Clinical pathology/laboratory examinations
To detect hematology and serum chemistry parameters, blood samples of treated animals were collected during study day 0, 45, 90 (scheduled necropsy), and 118 (end of convalescence). Prior to blood collection, animals were fasted overnight. Hematological test parameters were basophil (BAS), eosinophil (EOS), erythrocyte count (RBC), hematocrit (HCT), hemoglobin (HGB), leukocyte count (WBC), lymphocyte (LYMPH), monocytes (MO), neutrophils (NEU), platelet count (PLT). Albumin (Alb), alanine aminotransferase (ALT), blood glucose (Glu), blood urea nitrogen (BUN), creatinine (Cr), glutathione aminotransferase (AST), total cholesterol (TCH), total protein (TP), triglyceride (TG) were included in clinical chemistry test parameters.

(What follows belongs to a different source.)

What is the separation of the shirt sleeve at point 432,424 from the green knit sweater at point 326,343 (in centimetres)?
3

During study day 0, 45, 90 (scheduled necropsy), and 118 (end of convalescence), urine samples were also collected from all animals by using cage pans. Bilirubin (T-BIL), glucose (GLU), ketones (KET), occult blood (BLO), protein (PRO) and white blood cells (WBC) were detected using qualitative indicators of analyte concentration. Urine pH, specific gravity (SG) and urobilinogen (URO) were measured quantitatively.
Necropsy and pathology
After injected sodium pentobarbital with small saphenous vein, the dogs were euthanized by exsanguination via the abdominal aorta under anesthesia. Four dogs/sex/group were euthanized on day 90 and the remaining dogs of control and high dose groups were euthanized on day 118. The necropsy included, but was not limited to, examining the body external surface, all orifices, and all organs in coelom. All the organs from animals at the scheduled necropsy including the adrenals, brain, heart, kidney, liver, lung, spleen, stomach and intestine, testis and epididymides, ovaries and uterus were weighed. The organ relative weight (the percentage of organ weight to body weight) was calculated. Based on the SOPs of histopathology technical operation, the tissue sampling, paraffin embedding, sectioning, and hematoxylin-eosin staining were conducted for the above organs from each animal, and then evaluation via light microscopic for morphological alterations. Tissues from other groups were examined as necessary to determine NOAEL in target organs.
Statistical methods
The treated groups were compared to their respective control groups. To determine intergroup differences, the data in the study were applied to a parametric one-way analysis of variance (ANOVA) [20]. When statistically significant (p < 0.05) intergroup variance was revealed by ANOVA, Dunnett's test was applied to compare the groups.